RBA Increases Cash Rate by 50 Basis Points Anew
The Reserve Bank of Australia (RBA) raised the cash rate by 50 basis points in July in an attempt to contain inflationary pressures. This is the third consecutive month that the RBA has raised interest rates, bringing the official rate to 1.35 per cent.
What does this mean to the average Australian?
This massive rate hike means that the average borrower needs to shell out a few extra hundred dollars more on top of their monthly mortgage repayments. According to the RBA, these rate hikes were driven by the country’s unexpected inflation rate.
While Australia’s inflation is significantly lower than in most other developed economies, it is higher than what was expected. Several global factors account for much of this increase in inflation. This includes disruptions to supply chains due to the COVID-19 pandemic and the ongoing war in Ukraine.
However, the tight labour market, capacity constraints in some industries and other domestic factors also contribute to the demand-pull inflation. The 2022 Eastern Australia floods have also affected some prices. Inflation is expected to increase further, which could prompt another back-to-back rate hike within the next two months.
Cash rate forecasts for the coming months
Australia’s big four banks have made their forecasts as to how the coming months could unfold.

GIVEN INFORMATION:
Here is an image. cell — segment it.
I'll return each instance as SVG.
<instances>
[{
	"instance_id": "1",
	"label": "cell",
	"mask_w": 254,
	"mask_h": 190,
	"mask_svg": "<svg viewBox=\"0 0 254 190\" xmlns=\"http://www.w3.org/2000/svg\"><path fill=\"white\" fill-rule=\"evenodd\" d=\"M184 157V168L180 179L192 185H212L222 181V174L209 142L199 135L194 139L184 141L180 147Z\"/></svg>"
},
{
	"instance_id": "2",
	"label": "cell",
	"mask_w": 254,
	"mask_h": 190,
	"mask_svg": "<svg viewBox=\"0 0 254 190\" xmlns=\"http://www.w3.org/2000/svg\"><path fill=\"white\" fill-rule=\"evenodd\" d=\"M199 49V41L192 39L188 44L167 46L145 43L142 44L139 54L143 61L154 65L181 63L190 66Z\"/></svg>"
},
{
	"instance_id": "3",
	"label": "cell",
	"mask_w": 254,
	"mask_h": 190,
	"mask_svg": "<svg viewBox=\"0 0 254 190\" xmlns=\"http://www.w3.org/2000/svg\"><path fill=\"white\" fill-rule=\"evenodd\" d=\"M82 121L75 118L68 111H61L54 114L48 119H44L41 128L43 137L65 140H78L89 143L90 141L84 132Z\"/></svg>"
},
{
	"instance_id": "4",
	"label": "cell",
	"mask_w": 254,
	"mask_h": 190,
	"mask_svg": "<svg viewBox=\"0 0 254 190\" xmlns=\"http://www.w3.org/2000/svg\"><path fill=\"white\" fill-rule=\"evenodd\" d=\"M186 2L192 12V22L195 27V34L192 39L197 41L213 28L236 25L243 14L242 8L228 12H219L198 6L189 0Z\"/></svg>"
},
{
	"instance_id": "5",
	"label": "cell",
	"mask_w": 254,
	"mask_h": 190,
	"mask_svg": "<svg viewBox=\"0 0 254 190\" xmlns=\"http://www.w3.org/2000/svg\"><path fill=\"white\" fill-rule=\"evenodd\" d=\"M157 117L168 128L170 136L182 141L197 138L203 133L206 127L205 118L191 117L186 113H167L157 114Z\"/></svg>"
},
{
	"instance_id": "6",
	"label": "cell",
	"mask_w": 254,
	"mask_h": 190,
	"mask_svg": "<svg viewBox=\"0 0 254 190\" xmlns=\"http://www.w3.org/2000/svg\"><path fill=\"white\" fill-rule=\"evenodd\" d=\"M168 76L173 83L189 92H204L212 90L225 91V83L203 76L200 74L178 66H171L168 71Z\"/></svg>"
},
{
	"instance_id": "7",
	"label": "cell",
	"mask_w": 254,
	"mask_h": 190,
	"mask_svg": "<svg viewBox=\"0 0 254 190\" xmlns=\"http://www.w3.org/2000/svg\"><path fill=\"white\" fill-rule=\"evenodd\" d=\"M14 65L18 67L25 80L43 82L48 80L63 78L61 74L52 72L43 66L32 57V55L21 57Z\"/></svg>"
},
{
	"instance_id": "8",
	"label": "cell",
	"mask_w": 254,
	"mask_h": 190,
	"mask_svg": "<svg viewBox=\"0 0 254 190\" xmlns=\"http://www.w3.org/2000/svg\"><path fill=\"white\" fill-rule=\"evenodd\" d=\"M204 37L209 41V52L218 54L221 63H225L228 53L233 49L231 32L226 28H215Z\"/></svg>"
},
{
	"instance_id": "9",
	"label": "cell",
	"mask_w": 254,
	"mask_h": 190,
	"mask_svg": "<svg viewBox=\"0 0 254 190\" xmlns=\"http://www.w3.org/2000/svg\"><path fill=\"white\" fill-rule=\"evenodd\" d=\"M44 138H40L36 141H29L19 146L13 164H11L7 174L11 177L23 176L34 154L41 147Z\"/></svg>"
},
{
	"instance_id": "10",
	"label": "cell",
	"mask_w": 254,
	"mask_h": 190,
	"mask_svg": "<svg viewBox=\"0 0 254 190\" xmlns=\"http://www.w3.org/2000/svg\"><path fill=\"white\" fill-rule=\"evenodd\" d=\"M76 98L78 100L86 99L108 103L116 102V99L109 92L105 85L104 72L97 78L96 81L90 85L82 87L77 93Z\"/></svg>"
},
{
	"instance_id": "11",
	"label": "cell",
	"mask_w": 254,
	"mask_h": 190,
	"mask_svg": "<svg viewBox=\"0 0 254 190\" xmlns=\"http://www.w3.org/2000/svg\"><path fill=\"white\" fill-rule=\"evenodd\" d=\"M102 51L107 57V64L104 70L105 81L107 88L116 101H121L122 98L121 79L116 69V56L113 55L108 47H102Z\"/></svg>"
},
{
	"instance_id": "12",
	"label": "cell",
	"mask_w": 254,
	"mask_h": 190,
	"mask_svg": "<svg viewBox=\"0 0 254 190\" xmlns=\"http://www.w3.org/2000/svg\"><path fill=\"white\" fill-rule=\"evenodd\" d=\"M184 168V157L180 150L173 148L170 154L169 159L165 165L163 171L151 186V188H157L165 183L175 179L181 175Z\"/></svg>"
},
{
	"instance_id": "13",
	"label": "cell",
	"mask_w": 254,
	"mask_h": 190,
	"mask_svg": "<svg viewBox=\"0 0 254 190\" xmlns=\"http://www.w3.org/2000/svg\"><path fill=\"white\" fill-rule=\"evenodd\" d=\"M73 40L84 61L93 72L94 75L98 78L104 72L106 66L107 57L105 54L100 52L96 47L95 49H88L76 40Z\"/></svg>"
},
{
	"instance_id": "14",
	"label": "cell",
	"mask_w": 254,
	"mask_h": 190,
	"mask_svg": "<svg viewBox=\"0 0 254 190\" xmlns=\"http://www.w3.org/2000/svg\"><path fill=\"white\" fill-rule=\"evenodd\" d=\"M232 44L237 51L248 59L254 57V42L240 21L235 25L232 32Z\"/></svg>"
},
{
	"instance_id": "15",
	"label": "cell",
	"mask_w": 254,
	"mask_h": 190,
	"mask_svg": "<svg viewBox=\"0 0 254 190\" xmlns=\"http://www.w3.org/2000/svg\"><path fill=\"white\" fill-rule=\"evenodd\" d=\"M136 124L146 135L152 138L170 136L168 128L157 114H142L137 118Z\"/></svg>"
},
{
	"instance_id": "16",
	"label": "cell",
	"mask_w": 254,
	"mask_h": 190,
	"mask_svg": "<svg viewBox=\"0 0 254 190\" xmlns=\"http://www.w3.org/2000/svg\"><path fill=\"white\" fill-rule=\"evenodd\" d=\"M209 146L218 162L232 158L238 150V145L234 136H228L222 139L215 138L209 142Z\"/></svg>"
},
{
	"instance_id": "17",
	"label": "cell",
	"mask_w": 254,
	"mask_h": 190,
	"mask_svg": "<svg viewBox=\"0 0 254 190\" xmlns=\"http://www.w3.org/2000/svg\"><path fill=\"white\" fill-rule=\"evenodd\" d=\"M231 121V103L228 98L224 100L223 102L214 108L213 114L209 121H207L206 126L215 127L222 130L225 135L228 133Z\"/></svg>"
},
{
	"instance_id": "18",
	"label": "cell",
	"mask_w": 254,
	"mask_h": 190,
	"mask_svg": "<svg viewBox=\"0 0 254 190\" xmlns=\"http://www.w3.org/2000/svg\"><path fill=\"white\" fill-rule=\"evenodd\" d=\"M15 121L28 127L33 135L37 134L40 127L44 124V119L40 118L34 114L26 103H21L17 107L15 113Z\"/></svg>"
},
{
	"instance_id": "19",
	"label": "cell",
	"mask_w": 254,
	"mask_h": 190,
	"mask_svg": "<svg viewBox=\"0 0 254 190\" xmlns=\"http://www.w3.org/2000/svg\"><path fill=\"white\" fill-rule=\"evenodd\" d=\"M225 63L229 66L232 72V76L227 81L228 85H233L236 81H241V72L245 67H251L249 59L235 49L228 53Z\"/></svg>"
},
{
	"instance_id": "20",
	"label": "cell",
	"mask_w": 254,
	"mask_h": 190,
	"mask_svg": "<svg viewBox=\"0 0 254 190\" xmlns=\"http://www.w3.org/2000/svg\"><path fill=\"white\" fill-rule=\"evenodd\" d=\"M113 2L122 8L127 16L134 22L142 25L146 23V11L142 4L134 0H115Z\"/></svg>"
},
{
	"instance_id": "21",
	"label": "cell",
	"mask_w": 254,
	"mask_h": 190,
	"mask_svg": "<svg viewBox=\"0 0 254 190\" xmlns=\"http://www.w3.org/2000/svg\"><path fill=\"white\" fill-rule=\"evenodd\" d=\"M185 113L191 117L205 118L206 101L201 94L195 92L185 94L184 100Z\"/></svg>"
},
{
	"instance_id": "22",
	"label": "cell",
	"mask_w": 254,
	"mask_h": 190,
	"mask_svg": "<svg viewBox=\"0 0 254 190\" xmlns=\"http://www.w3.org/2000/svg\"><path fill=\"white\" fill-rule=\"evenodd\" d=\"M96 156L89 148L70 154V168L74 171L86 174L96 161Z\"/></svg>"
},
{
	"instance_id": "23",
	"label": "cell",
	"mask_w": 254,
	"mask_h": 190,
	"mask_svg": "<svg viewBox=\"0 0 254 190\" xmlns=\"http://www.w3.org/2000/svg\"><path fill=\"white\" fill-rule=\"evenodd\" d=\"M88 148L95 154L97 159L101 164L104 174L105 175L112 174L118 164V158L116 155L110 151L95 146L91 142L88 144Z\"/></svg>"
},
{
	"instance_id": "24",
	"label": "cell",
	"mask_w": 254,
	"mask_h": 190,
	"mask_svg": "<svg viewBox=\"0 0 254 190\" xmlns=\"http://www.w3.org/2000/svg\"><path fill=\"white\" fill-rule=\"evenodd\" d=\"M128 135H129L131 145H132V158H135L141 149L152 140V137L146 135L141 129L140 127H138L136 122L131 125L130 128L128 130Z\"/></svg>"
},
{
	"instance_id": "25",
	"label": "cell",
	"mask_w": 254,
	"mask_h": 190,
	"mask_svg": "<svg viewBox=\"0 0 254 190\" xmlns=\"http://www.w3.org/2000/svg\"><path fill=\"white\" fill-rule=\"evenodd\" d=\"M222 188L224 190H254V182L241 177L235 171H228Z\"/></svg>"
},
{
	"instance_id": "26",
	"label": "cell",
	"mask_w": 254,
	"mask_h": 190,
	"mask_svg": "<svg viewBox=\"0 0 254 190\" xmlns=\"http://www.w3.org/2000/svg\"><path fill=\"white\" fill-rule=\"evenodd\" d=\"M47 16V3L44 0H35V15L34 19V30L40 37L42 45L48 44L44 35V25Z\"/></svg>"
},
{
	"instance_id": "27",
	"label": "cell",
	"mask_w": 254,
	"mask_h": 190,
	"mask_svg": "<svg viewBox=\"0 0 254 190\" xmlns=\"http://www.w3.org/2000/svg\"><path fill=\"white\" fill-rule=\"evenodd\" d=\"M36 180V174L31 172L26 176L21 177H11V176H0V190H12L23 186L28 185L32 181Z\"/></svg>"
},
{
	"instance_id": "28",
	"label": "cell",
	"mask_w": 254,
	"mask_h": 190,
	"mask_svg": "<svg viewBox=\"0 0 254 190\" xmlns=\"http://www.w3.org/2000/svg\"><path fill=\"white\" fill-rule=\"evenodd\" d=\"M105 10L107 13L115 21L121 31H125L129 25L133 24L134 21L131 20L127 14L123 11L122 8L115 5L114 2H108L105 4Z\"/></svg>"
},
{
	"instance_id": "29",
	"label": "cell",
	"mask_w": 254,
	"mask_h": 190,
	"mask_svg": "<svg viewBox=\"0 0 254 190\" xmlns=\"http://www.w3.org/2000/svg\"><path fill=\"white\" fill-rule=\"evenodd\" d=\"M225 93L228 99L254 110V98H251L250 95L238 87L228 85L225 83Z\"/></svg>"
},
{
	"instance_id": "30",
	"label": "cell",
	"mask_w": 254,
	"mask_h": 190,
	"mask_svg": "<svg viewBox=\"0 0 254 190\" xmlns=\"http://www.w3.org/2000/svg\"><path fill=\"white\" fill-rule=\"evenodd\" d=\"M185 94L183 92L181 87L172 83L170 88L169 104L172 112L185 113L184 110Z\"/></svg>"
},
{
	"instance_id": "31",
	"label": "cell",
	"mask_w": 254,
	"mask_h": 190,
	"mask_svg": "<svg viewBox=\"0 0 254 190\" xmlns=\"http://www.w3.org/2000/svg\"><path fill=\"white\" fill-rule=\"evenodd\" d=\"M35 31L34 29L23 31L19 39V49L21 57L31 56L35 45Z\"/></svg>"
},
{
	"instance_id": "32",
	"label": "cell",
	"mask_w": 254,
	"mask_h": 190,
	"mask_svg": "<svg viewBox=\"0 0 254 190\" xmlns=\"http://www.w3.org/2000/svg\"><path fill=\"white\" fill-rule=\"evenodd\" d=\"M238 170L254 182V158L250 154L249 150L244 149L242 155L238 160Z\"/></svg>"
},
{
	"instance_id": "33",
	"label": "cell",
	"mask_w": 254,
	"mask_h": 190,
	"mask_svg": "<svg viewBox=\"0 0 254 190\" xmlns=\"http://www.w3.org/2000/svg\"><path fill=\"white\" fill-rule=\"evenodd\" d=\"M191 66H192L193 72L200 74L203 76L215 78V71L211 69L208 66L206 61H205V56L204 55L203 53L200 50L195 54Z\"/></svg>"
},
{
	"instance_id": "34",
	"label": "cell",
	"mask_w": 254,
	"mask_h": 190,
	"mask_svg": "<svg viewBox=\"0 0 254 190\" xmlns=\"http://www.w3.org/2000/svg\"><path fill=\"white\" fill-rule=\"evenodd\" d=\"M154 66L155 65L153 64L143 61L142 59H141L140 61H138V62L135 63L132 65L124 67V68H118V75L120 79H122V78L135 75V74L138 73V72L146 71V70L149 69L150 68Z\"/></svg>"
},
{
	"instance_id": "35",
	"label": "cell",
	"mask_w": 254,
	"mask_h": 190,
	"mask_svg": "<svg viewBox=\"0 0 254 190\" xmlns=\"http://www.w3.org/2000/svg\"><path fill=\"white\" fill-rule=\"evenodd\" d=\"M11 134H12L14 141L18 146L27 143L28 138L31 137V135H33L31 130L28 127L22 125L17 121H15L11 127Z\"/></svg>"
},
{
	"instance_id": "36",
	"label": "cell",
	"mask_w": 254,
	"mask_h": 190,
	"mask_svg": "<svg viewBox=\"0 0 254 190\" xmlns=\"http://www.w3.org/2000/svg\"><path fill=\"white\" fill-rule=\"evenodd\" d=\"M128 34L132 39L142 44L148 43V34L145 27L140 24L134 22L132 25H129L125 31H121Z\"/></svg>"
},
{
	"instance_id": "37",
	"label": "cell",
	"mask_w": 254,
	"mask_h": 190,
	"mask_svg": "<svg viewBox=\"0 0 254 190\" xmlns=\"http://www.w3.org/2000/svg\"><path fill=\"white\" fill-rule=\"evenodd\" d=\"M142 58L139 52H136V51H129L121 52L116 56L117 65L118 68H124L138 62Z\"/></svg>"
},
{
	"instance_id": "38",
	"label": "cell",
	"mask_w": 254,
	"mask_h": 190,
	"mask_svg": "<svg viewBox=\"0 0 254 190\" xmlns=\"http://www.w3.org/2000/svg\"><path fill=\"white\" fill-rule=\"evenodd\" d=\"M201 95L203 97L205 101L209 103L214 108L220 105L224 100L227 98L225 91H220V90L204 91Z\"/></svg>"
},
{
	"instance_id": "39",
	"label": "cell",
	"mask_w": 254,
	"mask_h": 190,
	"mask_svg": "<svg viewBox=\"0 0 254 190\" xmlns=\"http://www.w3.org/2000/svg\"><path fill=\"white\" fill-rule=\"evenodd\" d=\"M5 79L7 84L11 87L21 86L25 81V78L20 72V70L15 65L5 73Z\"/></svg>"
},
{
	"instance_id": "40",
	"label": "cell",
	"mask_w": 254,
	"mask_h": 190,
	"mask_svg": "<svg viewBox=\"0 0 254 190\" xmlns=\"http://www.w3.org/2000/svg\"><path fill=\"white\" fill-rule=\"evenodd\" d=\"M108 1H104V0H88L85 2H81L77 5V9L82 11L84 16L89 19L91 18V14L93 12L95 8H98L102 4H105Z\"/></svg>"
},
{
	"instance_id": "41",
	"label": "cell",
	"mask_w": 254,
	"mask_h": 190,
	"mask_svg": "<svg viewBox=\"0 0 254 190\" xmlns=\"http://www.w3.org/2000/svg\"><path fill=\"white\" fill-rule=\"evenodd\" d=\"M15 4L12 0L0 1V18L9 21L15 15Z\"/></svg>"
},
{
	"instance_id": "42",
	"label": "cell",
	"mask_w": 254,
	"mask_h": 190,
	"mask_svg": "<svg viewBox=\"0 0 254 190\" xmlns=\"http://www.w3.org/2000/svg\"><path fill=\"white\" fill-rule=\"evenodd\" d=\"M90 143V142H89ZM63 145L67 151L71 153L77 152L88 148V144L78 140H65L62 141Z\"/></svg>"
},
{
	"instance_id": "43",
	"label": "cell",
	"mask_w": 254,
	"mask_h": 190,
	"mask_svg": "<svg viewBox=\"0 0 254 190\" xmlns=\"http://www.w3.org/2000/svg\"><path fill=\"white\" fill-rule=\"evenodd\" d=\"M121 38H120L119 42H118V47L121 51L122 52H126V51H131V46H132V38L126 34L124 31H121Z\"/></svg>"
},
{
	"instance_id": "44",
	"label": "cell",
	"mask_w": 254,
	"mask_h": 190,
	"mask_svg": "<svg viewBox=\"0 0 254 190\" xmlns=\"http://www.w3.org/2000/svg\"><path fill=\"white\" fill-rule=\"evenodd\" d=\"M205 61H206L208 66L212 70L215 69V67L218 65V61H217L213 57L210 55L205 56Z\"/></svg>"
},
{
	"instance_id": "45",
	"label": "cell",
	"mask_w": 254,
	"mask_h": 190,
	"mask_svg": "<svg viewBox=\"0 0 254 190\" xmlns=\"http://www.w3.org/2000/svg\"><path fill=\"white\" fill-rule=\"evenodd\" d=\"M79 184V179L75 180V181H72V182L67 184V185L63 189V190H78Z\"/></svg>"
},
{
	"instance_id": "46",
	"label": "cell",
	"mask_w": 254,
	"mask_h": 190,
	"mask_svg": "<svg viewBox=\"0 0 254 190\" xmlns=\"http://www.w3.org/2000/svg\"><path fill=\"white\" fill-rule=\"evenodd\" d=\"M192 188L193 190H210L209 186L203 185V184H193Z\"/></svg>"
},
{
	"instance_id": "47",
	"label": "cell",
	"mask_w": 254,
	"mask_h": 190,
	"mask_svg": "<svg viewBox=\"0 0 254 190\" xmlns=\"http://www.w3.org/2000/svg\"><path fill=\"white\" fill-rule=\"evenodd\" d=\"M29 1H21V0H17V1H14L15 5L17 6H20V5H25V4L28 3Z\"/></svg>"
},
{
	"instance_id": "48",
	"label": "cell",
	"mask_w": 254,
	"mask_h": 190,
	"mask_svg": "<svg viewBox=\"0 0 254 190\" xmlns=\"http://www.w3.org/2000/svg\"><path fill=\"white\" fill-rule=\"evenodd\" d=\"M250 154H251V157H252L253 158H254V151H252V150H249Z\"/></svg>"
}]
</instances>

WORK TASK 1:
Answer each question from the article on the RBA rate rise.
(a) With the July increase, what is the official rate?
(b) Which two global factors does it name as driving up inflation?
(c) Which natural event has affected some prices?
WORK TASK 2: Update the article on the RBA rate rise between "RBA Increases Cash" and "the average Australian?", inclusive, with "Reserve Bank of Australia" replaced by "central bank of Australia".

EXPECTED ANSWER 1:
(a) 1.35 per cent
(b) Disruptions to supply chains due to the COVID-19 pandemic, and the ongoing war in Ukraine
(c) The 2022 Eastern Australia floods

EXPECTED ANSWER 2:
RBA Increases Cash Rate by 50 Basis Points Anew
The central bank of Australia (RBA) raised the cash rate by 50 basis points in July in an attempt to contain inflationary pressures. This is the third consecutive month that the RBA has raised interest rates, bringing the official rate to 1.35 per cent.
What does this mean to the average Australian?